-------- Quelltext --------

In ihrer Vernehmlassung zur Revision des Energiegesetzes vom 30. Juni 2020 pocht die WEKO zu Recht auf Wettbewerbs- und Technologieneutralität. Spätestens ab dem Jahr 2031 sei ein umfassendes und marktnahes System zur Erreichung der Ziele der Energiestrategie 2050 einzuführen, beispielsweise mittels Lenkungssystem und/oder einem Quotensystem mit Zertifikatshandel. Auf eine Verlängerung des bestehenden, auf Subventionen für bestimmte Technologien basierenden
Fördermodells um fünf weitere Jahre bis Ende 2035 sei zu verzichten.
Dem kann ich gerne beipflichten (wobei ich nichts zur Energiestrategie 2050 gesagt haben will). Wettbewerbsneutralität ist geboten, damit sich die beste/effizienteste Technologie zur Erreichung eines bestimmten Ziels durchsetzen kann. Die Förderung bestimmter Technologien durch z.B. Subventionen hingegen würgt den Wettbewerb um die beste Technologie ab. Sie ist – um mit F. A. von Hayek zu sprechen – eine Anmassung von Wissen, denn der Regulator masst sich an zu wissen, welche Technologie die beste ist. Dieses Wissen kann freilich niemand im Voraus haben. Erst der Wettbewerb wird zeigen, welche Technologie die beste/effizienteste ist.
Wettbewerbsneutralität enthält indes nicht bloss Technologieneutralität, sondern z.B. auch Strukturneutralität, also Neutralität gegenüber Unternehmensstrukturen, Vertriebsstrukturen, Produktionsstrukturen etc. Diesbezüglich ist das Gesetz, welches den Wettbewerb fördern soll, um für die Volkswirtschaft schädliche Entwicklungen zu verhindern, nicht neutral.
Unternehmenskooperationen, welche bestimmte Dinge wie Preise, Mengen oder Gebiete erfassen, sind sozusagen per se verboten, denn sie bewirken gemäss höchstrichterlicher Rechtsprechung erhebliche Wettbewerbsbeeinträchtigungen, selbst wenn der Wettbewerb nach wie vor funktioniert. Das klingt paradox (ist es auch), allerdings wird bei den genannten Kooperationen gar nicht geprüft, ob der Wettbewerb tatsächlich beeinträchtigt wird, sondern diese Beeinträchtigung wird per se angenommen. Schliessen sich hingegen Unternehmen zusammen, was automatisch eine einheitliche Preis-, Mengen- und Absatzpolitik zur Folge hat, wird nichts Derartiges angenommen. Bei Unternehmenszusammenschlüssen wird geprüft, ob es nach dem Zusammenschluss immer noch genügend aktuelle und potenzielle Konkurrenten geben wird, so dass der Wettbewerb nach wie vor spielen wird. Die eine Struktur, Kooperation in Form einer Vereinbarung, wird vom Gesetz somit anders behandelt als die andere Struktur, der Zusammenschluss.

--------

■ Aufgabe
Geben Sie den Absatz des Quelltexts, der mit „Wettbewerbsneutralität enthält indes“ beginnt, in knapperer Form wieder. Seine Kernaussagen müssen erhalten bleiben.

-------- Arbeitsmaterial --------

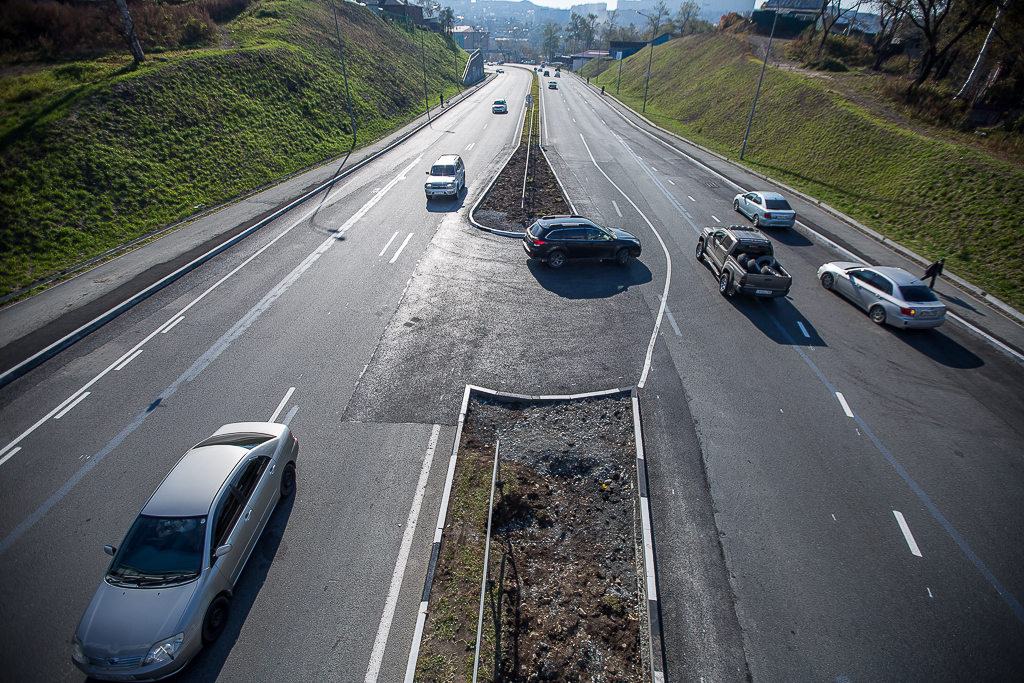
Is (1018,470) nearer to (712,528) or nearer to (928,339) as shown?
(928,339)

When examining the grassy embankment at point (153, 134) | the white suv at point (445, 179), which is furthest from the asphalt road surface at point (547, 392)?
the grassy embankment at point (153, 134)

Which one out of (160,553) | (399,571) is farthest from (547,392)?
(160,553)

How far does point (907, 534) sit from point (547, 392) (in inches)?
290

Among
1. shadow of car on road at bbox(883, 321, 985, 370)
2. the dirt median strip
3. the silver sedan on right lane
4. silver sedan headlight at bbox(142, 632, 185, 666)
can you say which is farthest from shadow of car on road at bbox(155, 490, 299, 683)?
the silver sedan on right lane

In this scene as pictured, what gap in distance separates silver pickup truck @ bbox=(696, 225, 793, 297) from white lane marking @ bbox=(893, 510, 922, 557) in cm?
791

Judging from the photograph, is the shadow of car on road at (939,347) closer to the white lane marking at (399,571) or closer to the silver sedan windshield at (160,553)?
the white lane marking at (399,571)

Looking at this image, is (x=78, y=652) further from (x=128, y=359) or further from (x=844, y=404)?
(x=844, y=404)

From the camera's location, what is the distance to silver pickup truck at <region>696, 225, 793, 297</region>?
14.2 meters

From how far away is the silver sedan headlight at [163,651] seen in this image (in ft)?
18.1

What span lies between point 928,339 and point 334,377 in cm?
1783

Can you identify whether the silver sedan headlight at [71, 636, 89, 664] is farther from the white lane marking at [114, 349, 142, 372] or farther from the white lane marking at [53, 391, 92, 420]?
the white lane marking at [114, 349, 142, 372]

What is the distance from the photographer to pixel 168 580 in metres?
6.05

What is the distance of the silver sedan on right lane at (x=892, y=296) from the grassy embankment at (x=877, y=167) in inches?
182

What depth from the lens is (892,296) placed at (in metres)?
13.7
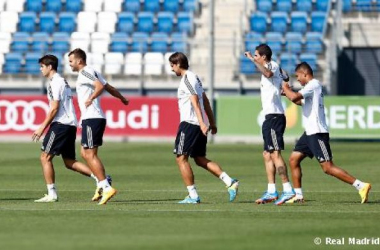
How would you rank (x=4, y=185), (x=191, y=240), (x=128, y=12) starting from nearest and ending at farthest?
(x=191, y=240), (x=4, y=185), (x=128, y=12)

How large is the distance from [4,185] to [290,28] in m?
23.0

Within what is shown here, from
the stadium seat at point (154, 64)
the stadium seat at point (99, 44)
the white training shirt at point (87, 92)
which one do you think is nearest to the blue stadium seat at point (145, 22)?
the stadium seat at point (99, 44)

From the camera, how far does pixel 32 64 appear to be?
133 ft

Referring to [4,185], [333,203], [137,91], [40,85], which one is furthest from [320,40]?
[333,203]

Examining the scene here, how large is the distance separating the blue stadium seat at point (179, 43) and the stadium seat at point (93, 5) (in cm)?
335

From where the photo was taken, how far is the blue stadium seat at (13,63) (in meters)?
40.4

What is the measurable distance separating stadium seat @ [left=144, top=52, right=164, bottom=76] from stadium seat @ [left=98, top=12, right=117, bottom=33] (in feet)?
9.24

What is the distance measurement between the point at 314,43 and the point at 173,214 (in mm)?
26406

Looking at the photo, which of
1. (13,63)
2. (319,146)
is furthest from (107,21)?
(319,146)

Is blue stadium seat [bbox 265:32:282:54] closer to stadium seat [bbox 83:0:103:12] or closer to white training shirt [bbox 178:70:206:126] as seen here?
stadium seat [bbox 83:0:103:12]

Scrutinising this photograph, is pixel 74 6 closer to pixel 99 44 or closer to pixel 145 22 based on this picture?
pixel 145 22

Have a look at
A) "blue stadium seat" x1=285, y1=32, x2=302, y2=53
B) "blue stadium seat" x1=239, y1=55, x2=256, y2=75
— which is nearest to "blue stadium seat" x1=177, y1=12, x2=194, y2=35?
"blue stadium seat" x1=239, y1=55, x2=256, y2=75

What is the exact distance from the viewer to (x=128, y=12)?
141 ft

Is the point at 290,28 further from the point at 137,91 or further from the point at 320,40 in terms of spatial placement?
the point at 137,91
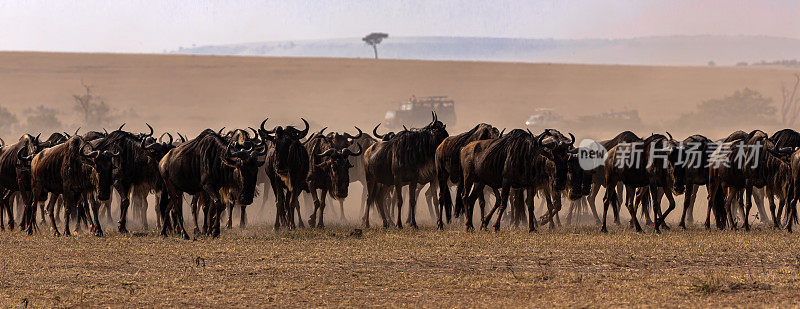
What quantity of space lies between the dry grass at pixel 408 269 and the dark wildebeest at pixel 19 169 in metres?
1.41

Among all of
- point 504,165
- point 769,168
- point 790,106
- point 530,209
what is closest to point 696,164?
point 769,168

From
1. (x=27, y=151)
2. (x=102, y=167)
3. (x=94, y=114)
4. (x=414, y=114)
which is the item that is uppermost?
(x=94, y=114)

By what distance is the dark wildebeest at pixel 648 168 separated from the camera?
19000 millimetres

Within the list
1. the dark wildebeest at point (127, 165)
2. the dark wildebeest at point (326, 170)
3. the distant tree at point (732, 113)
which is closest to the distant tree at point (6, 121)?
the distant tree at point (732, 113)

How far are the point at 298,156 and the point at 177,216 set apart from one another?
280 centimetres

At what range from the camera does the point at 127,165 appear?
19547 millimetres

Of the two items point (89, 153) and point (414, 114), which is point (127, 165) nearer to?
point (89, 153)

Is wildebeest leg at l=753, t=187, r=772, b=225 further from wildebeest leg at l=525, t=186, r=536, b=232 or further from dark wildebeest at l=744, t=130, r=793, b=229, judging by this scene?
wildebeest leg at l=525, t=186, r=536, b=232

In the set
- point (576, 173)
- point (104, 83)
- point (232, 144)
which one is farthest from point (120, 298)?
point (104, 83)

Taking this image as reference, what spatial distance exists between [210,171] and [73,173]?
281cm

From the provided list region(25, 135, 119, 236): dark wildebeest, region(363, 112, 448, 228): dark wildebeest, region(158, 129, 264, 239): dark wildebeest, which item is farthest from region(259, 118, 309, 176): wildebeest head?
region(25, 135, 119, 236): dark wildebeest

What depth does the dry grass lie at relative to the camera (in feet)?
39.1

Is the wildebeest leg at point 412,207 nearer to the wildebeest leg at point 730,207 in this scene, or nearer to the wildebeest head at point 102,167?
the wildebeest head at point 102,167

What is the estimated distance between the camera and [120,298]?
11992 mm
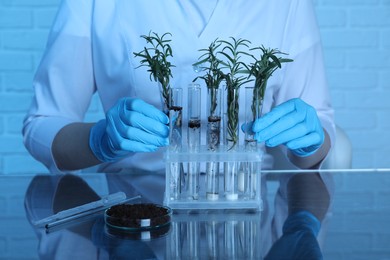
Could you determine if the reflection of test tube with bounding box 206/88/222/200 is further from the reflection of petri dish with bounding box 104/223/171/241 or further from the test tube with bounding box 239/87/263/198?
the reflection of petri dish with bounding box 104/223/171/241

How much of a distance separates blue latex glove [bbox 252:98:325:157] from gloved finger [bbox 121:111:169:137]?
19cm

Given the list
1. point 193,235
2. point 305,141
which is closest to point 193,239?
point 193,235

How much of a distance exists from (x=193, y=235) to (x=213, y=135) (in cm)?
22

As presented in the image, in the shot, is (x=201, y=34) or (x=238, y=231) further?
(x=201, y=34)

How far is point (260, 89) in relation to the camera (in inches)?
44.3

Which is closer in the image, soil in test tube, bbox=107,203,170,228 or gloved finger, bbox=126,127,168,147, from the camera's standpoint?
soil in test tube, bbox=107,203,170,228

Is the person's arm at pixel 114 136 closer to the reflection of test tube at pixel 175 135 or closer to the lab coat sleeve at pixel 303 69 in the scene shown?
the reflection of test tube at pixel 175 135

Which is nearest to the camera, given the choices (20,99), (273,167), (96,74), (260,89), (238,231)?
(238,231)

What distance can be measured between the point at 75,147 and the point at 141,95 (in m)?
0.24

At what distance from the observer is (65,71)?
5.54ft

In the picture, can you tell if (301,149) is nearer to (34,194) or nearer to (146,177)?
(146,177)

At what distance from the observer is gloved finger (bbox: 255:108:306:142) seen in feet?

--------

■ Antwortfeld
Wettbewerbsneutralität umfasst neben Technologieneutralität etwa auch Strukturneutralität, also Neutralität gegenüber Unternehmens-, Vertriebs- und Produktionsstrukturen. In diesem Punkt ist das Gesetz nicht neutral, das den Wettbewerb fördern und so volkswirtschaftlich schädliche Entwicklungen verhindern soll.